Our ability to live in the present moment determines our ability to love. We may not have noticed it, but the present moment opens us to love.
We recently celebrated the Valentine’s Day, or the so-called love day. Many of us expressed love through every available means. We could have done that on other days also—there were 364 at our disposal. Maybe we didn’t realize then.
That particular day, February 14, gave us an occasion, a reason, a reminder, to express love. It’s easy to overlook, but it brought our minds to that particular day. We were reminded to think: ‘Today is a special day’.
Habitually, we are either living in the past or in the future. Past means memories and future means projections based on those memories. Memories are often good or bad, causing us to either cling to or loathe them. And projections too can be good or bad, causing us to either fancy or fear what would come next. In all this, our present moment slips away. Always.
Most of the festivals and ‘days’ around the world bring people’s minds to that day. These days enable people to live in the moment. They lift people’s minds out of memories and projections, and drop them to the ‘here and now’. Without realizing, people enjoy the ‘here and now’.
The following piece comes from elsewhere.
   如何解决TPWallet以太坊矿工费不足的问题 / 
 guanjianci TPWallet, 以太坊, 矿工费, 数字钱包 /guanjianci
Lost in memories and projections, we lose our precious moments. By habit, we cannot enjoy ourselves. We cannot accept ourselves in the moment as we keep remembering the good or nasty things of the past. We are too busy coveting or fearing what comes tomorrow or the next year. Slaves to past and future, we have lost our freedom to live ‘here and now’.
What happens if we were in a situation to love? Imagine your possible love is next to you. Or a friend, a kid, or your pet, it doesn’t matter. You cannot accept them when you are ruminating the past and worrying about the future. You had a pleasant love affair in the past, or a horrible one. As a slave of habit, you start judging—‘this girl is worse than my ex’ or ‘this guy is no match to my prince’ or ‘this is great, but it will also pass and leave me in pain’. And whoops! Love vanishes. Mind oscillates between the past and future. Your moment of love is lost.
When you live in the present moment and accept things and people as they are, two things happen: you become peaceful and you better connect with people. It will clear your love-jam. You are then able to love.